## DATASET EXCERPTS:
** BEGIN **

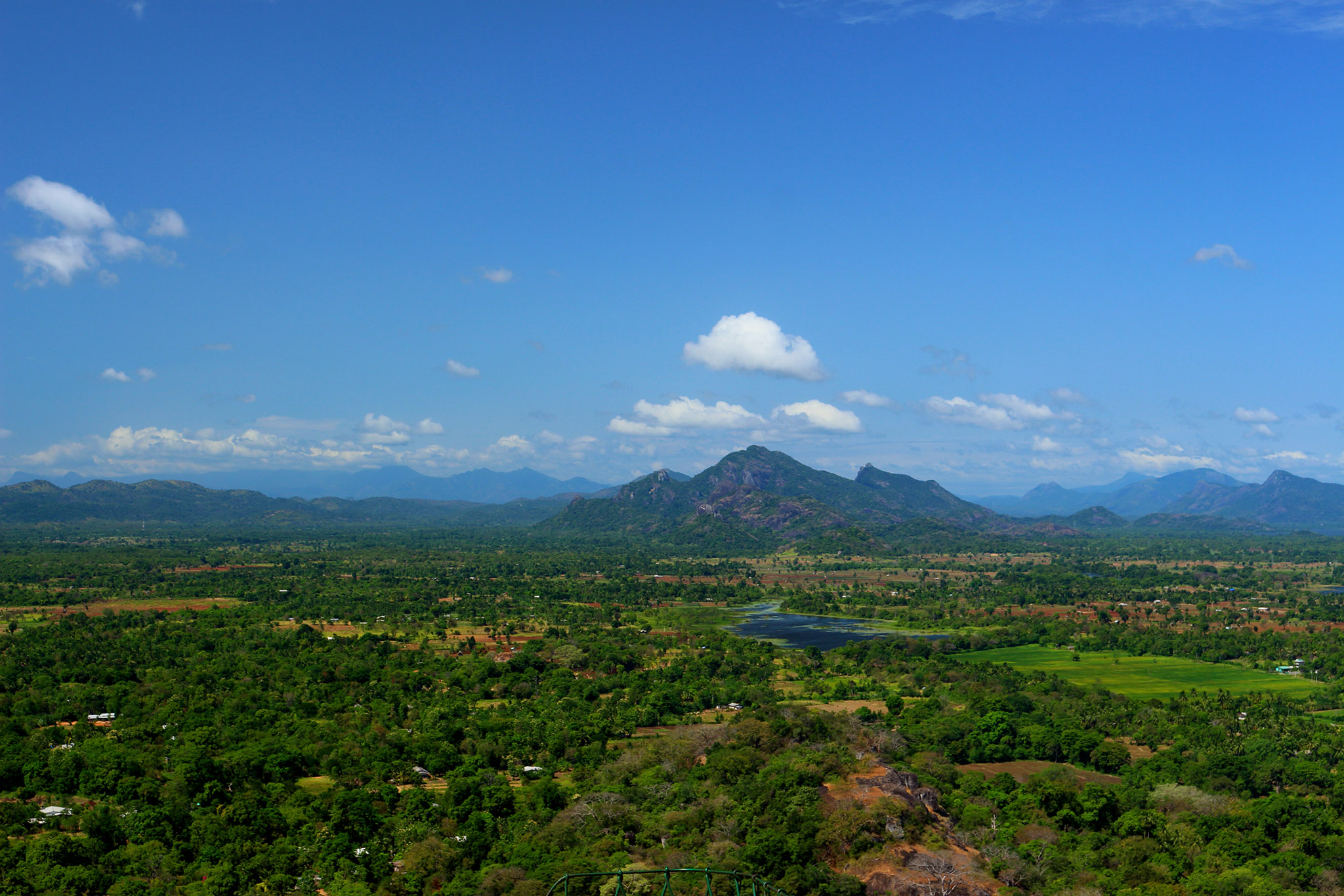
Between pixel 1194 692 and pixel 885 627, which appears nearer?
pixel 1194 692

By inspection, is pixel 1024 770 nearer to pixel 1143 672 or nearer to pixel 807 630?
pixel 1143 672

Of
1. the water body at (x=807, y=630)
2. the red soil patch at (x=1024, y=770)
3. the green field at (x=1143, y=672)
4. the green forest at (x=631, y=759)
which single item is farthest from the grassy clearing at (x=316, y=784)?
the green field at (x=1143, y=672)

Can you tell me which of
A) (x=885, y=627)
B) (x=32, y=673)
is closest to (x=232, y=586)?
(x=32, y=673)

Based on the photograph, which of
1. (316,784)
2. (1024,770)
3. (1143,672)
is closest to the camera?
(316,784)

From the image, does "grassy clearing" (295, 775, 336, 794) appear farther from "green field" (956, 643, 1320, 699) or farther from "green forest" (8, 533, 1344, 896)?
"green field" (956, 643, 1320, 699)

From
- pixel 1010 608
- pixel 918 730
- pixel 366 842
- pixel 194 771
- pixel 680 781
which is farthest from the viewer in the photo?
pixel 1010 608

** END **
** BEGIN **

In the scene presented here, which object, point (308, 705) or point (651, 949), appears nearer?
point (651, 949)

** END **
** BEGIN **

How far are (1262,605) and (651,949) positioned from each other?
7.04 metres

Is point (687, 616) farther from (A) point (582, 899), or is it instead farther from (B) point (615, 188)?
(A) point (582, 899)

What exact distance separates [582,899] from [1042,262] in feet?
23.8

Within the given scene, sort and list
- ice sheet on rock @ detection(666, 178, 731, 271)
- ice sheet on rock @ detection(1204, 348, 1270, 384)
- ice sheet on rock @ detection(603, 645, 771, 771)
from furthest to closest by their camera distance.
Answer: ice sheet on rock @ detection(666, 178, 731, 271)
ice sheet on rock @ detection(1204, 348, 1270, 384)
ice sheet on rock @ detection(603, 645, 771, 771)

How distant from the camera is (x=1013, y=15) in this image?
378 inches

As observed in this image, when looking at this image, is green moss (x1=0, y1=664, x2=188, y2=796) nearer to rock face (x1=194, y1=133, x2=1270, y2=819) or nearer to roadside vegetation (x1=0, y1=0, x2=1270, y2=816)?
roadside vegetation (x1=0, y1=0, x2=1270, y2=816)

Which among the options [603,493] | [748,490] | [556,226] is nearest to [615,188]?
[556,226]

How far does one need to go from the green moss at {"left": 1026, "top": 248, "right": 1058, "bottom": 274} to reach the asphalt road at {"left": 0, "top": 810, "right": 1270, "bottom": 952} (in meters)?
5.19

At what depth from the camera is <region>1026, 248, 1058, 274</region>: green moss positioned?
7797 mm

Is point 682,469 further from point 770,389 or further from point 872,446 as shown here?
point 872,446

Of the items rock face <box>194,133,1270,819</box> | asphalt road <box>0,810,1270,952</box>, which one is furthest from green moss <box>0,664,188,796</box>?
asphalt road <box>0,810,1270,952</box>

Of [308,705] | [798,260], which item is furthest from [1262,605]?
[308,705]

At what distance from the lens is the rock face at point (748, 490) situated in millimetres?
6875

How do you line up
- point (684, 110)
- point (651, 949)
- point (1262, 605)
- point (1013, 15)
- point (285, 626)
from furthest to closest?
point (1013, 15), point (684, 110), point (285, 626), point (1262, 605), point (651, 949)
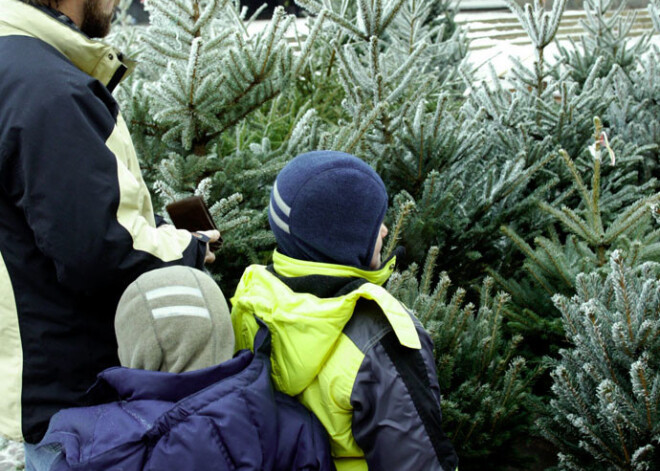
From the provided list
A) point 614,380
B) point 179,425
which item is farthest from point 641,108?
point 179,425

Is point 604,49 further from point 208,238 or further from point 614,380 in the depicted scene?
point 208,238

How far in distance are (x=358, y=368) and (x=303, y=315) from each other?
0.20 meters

** END **

## TASK GOAL:
Copy the part of the material that opens with the line containing "At what distance" and closes with the line containing "0.20 meters", swapping "farthest" for "most distant" and keeping everything else the same. Omit the pictures.

## EXERCISE OUTPUT:
At what distance from the lens is the rock face at point (748, 490) situated in millimetres?
6875

How do you line up
- point (684, 110)
- point (651, 949)
- point (1262, 605)
- point (1013, 15)
- point (285, 626)
from furthest to closest?
point (1013, 15), point (684, 110), point (285, 626), point (1262, 605), point (651, 949)
From the provided list
A) point 614,380
B) point 179,425
which item is most distant from point 641,108?
point 179,425

Is point 604,49 further from point 208,238 or further from point 614,380 in the depicted scene?
point 208,238

How far in distance are (x=358, y=368) and (x=303, y=315) from each other?
0.20 meters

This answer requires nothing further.